TASK GOAL:
Taking each line of the material in turn, count those with the string "charset" and answer with the count alone.

SUPPLIED ENTRIES:
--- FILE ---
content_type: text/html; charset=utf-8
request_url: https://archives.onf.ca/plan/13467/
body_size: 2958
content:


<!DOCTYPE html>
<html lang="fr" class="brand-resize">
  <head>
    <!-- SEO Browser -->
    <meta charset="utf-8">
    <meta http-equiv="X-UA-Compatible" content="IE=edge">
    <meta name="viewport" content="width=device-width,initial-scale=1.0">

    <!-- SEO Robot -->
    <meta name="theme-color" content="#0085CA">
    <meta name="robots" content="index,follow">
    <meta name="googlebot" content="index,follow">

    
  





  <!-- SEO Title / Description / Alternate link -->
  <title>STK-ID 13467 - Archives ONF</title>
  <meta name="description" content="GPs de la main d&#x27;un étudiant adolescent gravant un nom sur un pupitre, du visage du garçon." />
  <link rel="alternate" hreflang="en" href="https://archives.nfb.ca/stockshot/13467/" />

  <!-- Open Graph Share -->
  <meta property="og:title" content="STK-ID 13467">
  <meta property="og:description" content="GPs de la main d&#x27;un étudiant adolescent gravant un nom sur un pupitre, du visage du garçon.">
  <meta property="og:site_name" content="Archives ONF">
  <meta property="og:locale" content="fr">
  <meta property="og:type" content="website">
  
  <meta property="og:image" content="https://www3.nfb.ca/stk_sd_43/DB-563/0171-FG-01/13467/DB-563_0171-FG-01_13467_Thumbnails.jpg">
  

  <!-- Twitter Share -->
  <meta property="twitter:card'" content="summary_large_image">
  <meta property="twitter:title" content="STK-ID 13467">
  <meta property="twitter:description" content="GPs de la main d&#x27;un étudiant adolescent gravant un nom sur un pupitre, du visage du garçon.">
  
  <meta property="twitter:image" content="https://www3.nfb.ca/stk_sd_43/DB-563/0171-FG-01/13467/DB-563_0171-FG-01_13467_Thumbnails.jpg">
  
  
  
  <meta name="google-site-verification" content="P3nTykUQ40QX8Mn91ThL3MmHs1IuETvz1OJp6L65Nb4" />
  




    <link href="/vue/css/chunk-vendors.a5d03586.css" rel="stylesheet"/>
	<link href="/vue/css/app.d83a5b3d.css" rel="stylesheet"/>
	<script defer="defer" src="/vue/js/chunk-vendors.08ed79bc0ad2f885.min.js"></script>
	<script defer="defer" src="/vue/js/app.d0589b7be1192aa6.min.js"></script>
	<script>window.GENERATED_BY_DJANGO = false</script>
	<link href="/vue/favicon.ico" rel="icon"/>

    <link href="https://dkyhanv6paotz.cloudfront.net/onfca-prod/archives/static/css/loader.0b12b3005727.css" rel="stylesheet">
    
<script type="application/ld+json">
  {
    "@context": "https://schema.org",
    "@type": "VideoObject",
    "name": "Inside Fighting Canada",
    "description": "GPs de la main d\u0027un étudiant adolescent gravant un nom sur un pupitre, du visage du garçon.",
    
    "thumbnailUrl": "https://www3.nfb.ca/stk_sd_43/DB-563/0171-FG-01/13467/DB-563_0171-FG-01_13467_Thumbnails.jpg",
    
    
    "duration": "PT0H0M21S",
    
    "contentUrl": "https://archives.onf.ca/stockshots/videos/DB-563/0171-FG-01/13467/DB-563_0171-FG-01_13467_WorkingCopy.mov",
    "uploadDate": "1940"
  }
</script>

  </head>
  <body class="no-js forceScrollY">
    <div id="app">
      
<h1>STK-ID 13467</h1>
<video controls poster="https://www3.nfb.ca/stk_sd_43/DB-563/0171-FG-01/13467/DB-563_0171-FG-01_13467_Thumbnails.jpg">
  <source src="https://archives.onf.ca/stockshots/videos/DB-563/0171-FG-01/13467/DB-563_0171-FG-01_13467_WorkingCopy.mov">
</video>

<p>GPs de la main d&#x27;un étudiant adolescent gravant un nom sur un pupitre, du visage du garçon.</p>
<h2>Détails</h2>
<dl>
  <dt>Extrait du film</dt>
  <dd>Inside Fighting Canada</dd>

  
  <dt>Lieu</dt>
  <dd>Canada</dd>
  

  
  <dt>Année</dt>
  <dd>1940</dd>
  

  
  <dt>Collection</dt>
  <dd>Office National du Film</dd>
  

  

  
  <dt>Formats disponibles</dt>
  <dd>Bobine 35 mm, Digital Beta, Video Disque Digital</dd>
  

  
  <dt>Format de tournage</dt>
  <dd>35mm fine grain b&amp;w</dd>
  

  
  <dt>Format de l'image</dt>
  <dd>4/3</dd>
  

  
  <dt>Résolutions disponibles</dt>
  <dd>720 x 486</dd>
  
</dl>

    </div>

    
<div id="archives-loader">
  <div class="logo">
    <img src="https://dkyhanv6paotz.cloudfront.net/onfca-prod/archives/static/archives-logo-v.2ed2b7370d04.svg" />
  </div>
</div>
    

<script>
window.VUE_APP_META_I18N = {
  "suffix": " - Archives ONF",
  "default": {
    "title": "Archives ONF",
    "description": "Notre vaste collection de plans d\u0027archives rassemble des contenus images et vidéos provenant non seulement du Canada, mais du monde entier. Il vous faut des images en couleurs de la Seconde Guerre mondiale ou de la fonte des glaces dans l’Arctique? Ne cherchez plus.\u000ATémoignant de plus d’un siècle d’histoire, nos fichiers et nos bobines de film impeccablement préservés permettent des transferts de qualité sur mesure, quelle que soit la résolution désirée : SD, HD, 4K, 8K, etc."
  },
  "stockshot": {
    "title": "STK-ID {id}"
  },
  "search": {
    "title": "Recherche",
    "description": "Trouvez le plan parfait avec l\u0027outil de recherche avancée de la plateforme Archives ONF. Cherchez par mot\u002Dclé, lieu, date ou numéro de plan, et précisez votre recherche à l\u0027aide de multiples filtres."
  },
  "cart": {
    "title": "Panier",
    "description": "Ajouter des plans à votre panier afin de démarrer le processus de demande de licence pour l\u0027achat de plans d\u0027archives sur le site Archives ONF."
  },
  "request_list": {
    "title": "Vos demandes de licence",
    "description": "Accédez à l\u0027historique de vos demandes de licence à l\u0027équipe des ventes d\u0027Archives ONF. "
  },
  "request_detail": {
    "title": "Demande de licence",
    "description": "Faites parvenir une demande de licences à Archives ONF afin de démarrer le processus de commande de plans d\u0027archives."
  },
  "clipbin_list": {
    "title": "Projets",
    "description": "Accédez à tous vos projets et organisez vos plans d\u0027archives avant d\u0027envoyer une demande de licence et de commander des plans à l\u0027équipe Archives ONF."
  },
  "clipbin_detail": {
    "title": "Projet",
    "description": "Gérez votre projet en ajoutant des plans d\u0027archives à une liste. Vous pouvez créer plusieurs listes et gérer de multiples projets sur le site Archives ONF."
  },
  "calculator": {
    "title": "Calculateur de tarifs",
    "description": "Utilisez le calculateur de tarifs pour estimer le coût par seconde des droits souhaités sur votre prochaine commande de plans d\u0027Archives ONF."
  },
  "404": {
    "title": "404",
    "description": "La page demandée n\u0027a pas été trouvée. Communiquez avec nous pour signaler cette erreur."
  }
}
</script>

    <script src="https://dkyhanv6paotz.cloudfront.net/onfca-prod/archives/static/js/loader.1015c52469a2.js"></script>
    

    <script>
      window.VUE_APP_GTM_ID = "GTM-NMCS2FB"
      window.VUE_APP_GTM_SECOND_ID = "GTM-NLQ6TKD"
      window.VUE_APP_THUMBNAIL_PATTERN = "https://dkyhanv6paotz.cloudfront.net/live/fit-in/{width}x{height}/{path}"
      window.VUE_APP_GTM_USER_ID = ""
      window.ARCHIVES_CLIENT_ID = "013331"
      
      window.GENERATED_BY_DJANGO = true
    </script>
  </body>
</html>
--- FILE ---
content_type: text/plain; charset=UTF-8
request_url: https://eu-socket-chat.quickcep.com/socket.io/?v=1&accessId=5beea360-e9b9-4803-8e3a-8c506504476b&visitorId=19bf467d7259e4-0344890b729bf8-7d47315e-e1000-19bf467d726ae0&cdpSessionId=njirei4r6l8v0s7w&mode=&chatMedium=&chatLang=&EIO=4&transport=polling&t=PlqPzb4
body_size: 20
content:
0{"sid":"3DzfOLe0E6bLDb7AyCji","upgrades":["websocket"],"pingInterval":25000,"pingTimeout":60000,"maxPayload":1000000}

SOLUTION TO THIS EXERCISE:
3